The problem: Copy each of the following rows word for word, with nothing added or left out.

Data extract:
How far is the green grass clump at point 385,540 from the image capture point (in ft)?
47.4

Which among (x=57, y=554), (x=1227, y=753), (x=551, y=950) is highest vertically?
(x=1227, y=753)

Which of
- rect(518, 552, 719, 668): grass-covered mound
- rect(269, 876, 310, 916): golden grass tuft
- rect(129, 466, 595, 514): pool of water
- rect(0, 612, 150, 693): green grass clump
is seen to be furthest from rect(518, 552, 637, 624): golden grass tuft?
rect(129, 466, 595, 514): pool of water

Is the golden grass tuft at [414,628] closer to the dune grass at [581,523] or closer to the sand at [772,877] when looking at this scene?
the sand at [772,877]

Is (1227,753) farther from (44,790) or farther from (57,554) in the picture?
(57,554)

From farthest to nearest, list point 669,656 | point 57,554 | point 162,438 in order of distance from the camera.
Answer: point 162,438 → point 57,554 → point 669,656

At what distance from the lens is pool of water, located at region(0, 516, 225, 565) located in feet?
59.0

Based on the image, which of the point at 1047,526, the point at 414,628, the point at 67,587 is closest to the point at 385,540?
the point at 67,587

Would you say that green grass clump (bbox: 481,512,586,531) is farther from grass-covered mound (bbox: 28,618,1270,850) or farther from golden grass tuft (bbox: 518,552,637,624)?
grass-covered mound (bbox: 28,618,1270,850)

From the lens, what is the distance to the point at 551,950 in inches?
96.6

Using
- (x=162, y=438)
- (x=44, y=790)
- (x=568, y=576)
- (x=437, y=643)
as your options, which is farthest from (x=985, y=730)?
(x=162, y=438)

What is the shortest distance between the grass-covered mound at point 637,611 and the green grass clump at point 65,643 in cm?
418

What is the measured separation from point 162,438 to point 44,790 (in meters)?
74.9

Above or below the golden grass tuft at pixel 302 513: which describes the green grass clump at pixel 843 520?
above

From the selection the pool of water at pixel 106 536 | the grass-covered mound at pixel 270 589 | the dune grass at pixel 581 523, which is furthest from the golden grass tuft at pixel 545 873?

Output for this task:
How far is the green grass clump at point 385,540 from the image capture point (in ft)?
47.4

Which among (x=57, y=554), (x=1227, y=753), (x=551, y=950) is highest vertically?
(x=1227, y=753)

Which of
- rect(518, 552, 719, 668): grass-covered mound
- rect(269, 876, 310, 916): golden grass tuft
- rect(129, 466, 595, 514): pool of water
- rect(0, 612, 150, 693): green grass clump
is seen to be furthest from rect(518, 552, 637, 624): golden grass tuft?
rect(129, 466, 595, 514): pool of water

Is the golden grass tuft at [414,628] closer to the dune grass at [581,523] or closer to the sand at [772,877] when looking at this scene?
the sand at [772,877]

Is (1227,753) farther from (44,790) or farther from (57,554) in the picture?
(57,554)

From farthest to nearest, list point 669,656 | point 57,554 | point 162,438 in order of distance from the camera.
Answer: point 162,438 → point 57,554 → point 669,656

At what distance from the lens is pool of water, located at region(0, 516, 225, 565) located in feet?
59.0

Based on the image, which of the point at 1047,526, the point at 414,628, the point at 67,587 is closest to the point at 385,540?
the point at 67,587

Would you say that green grass clump (bbox: 481,512,586,531) is farther from grass-covered mound (bbox: 28,618,1270,850) or farther from golden grass tuft (bbox: 518,552,637,624)?
grass-covered mound (bbox: 28,618,1270,850)

From the lens, what is the distance to the point at 551,950 in inches?
96.6

Using
- (x=162, y=438)
- (x=44, y=790)
- (x=568, y=576)
- (x=437, y=643)
as your options, which is farthest from (x=985, y=730)?
(x=162, y=438)

What is the shortest distance between the grass-covered mound at point 637,611 and the green grass clump at point 65,643 in cm?
418

What is the measured separation from point 162,438 to point 44,790 (in meters)?
74.9

Above or below the golden grass tuft at pixel 302 513: which describes the green grass clump at pixel 843 520?
above

From the selection the pool of water at pixel 106 536 | the grass-covered mound at pixel 270 589 | the dune grass at pixel 581 523, which is furthest from the golden grass tuft at pixel 545 873?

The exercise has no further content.